Trivia Bowl I was a huge hit. Enticed by a free lunch, courtesy of Siemens, more than 200 audiologists came to play. Informal teams were created around each table, and the members invented imaginative team names. For each multiple-choice question, team members would agree on one answer and the team with the most right answers at the end would be champions.

The unexpectedly large turnout was far more than would fit in the assigned space, so many contestants had to sit in adjacent rooms and follow the proceedings on tiny television monitors. Despite that hassle, audiologists of all ages loved the event and it was clear the Trivia Bowl was here to stay.



Beer and Trivia Bowl

As a matter of tradition, each year the final question of the Trivia Bowl was taken from Gus & Jerry’s favorite journal: Beer and Hearing. Cheers!

The next year in Denver, attendance doubled, even though it was a Saturday breakfast event, coming on the heels of a host of company-sponsored late night parties. Participation and spirits rose every year, especially after the Trivia Bowl moved to a late afternoon time slot where, with encouragement from Gus and Jerry, “beer runs” became a popular feature, perhaps especially for the teams that harbored no hope of winning.

For the more serious contestants, however, winning was what it was all about.  Many of them formed permanent teams, and invited only the most knowledgeable audiologists to join them. Some held practice sessions and wore team T-shirts.

No team enjoyed more success over the years than the Phonemic Regressives, which won six of the first 24 Trivia Bowls, including last year’s. Other multiple winners included two three-time champions: the Seren-Dips and the FLAC PAC.

The perennial champion Phonemic Regressives celebrating after last year's victory.  Hoisting the trophy  are Jay Hall, at left, and Frank Musiek. Behind them from left, are Bill Carver, Susan Boyle, Steve Armstrong, Krista Traynor, Wayne Staab,  Bob Traynor, Cindy Compton-Conley, and Georgine Ray.

The perennial champion Phonemic Regressives celebrating after last year’s victory.
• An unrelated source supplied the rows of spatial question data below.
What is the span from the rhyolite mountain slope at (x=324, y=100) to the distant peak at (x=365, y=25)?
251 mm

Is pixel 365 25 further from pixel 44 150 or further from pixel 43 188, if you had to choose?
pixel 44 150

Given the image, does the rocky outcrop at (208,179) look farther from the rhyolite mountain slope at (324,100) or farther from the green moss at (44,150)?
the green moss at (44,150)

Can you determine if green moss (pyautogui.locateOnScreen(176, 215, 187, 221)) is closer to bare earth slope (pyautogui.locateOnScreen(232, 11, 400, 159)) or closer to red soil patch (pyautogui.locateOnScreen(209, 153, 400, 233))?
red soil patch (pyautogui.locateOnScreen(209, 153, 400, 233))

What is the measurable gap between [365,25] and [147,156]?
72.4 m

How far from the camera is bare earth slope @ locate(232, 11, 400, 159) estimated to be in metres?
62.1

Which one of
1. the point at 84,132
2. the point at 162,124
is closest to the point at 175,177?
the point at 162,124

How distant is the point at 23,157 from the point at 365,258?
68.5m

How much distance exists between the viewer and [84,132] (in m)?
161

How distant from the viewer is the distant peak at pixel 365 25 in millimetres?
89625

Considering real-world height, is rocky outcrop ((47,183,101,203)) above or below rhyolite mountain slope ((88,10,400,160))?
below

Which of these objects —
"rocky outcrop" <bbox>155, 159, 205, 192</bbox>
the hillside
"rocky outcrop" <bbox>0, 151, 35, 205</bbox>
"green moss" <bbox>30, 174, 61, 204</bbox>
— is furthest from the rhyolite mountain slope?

Hoisting the trophy are Jay Hall, left, and Frank Musiek. Behind them from left, are Bill Carver, Susan Boyle, Steve Armstrong, Krista Traynor, Wayne Staab, Bob Traynor, Cindy Compton-Conley, and Georgine Ray.

Even if team members didn’t know much audiology trivia, they could win recognition for best name.  Among the winners were My Big Fat Hairy Tragus, the Ossicular Cheneys, the Auditory Stimulus Package, 
and the Pinna-Up Girls.



Will this unique event  continue without Mueller and Northern? Well, anything’s possible, but theirs would be a very tough act to follow.

To use a pop music analogy, there are Beatles “tribute bands” still singing I Want to Hold Your Hand and Hey, Jude, and in every corner of the world you can watch Elvis imitators swiveling their hips as they sing Jail House Rock. But, let’s face it, these guys are not the real thing. And, the fact is, when it comes to the Trivia Bowl, Gus and Jerry have left the building.